Following the collapse of the grid, total electricity generation plunged to 2,202.40MW as of 6am on June 9, down from 3,669.20MW on June 8.

Fifteen out of the nation’s 27 power plants were not generating any megawatts as of 6am on June 9, as the collapse led to the shutdown of five additional plants, including Egbin in Lagos.

The other affected plants were Sapele I, Geregu I, Sapele II and Alaoji, joining Afam IV & V, Geregu II, Olorunsogo II, Odukpani II, Gbarain, AES, ASCO, Omoku, Trans-Amadi and Rivers on the list of idle plants.
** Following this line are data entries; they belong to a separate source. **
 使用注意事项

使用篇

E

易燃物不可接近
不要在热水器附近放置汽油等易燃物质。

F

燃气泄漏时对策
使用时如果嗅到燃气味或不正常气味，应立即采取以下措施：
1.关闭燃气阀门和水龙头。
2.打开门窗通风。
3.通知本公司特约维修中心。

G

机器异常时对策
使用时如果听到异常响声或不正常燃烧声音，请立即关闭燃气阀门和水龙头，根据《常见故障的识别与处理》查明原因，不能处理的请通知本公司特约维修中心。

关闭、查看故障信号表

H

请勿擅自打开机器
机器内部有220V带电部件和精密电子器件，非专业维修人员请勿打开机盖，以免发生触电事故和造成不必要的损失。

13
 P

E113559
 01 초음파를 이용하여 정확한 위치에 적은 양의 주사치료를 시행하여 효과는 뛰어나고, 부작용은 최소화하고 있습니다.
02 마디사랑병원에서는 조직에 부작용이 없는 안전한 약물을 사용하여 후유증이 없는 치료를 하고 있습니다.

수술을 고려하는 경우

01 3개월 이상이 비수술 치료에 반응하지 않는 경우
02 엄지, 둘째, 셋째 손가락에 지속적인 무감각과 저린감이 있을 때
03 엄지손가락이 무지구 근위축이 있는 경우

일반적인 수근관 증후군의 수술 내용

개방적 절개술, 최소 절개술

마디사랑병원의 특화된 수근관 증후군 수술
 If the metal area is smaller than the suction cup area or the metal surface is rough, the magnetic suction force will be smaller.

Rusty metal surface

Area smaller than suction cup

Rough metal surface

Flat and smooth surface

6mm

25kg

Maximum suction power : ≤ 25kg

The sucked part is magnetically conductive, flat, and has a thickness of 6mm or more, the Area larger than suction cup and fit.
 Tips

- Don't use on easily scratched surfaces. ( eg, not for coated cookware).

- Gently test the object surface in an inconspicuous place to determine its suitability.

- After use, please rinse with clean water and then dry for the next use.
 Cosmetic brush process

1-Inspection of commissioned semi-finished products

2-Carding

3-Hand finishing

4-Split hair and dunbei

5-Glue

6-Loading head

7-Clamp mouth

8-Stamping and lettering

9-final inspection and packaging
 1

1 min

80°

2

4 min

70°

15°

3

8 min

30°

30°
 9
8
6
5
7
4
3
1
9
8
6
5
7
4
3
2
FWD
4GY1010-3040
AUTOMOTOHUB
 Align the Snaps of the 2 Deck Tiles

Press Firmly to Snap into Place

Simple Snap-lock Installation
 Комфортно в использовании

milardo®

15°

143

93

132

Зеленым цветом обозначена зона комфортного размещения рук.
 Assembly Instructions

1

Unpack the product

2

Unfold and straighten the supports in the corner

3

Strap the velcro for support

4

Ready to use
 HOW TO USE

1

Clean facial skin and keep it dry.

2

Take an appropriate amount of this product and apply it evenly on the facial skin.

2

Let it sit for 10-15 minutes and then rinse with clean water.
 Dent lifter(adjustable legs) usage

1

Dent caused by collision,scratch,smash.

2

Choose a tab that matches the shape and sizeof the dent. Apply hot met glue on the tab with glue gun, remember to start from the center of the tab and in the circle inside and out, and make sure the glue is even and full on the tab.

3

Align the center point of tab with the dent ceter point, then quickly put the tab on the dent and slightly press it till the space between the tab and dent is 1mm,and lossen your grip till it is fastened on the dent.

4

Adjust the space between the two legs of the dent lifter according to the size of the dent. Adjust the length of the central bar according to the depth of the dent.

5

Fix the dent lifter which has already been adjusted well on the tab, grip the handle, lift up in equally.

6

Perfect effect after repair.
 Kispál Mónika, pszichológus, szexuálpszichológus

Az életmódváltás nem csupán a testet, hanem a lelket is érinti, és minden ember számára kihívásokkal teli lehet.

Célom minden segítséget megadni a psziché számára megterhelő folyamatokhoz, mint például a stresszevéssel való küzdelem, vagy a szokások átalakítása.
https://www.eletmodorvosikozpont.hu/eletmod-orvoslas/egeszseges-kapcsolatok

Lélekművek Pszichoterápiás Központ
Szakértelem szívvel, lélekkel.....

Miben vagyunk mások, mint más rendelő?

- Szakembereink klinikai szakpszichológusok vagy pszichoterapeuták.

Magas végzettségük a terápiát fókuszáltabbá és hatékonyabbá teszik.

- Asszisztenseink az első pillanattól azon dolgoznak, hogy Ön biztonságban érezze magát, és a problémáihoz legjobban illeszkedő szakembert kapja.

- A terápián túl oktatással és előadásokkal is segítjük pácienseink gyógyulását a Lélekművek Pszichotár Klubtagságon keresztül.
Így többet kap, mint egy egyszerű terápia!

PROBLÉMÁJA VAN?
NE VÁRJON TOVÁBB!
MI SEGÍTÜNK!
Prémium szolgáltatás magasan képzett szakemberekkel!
As of June 12, generation rose to 3,720.60MW as Egbin, Geregu, Alaoji and Omoku came back on stream, while 10 plants remained idle, according to the latest data from the ministry.

Electricity on the grid increased to 3,992.60MW on Friday, June 15, according to generation figures obtained from the Nigeria Electricity System Operator, an arm of the Transmission Company of Nigeria.

The system operator put the nation’s installed generation capacity at 11,165.40MW; available capacity at 7,139.60MW; current transmission capacity at 7,000MW; network operational capacity at 5,500MW and the peak generation ever attained at 5,222.3MW.